Mackinawite (FeS(mack)) was synthesized similarly to FeS2. Within an anaerobic chamber 1.14 g Na2S • 9H2O and 1.67 g FeSO4 • 7H2O were separately dissolved in 10 ml of anoxic MQ H2O. The solutions were then combined and vigorously stirred in a 50 ml glass flask for 15 min. The FeS(mack) solution was washed three times with anoxic MQ H2O, as described above. Inside an anaerobic chamber, the final mineral pellet was resuspended in 15 ml of 0.2 µm filter-sterilized, anoxic MQ H2O and then transferred to a sterile serum bottle and stoppered. Finally, the headspace of the bottle was purged with 0.2 µm filtered N2 gas. The % w/v of the slurry was determined as described above.

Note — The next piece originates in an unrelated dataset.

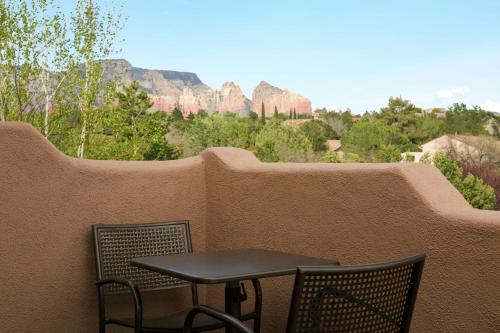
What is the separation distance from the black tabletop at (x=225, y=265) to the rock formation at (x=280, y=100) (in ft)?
341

Specimen FeS2, obtained from Zacatecas, Mexico (Ward’s Science, Rochester, NY), was crushed with an ethanol sterilized jaw crusher (Gilson, Lewis Center, OH) in a laminar flow hood. Crushed mineral was applied to a sterile sieve stack (U.S. Standard #10/2000 μm, U.S. Standard #35/500 μm, U.S. Standard #60/250 μm, U.S. Standard #120/125 μm, U.S. Standard #230/63 μm, and catch pan; all 8″ diameter) in a laminar flow hood. The sieve stack was mechanically shaken (~275 oscillations and ~150 taps per minute) for 10 min using a Ro-Tap® RX-29 mechanical sieve shaker (W.S. Tyler, Mentor, OH). Following sieving, the sieve stack was returned to the laminar flow hood and the 63–125 µm fraction was collected, washed as described above for laboratory synthesized FeS2, and dried at room under N2 in a sterile serum bottle sealed with a butyl rubber stopper.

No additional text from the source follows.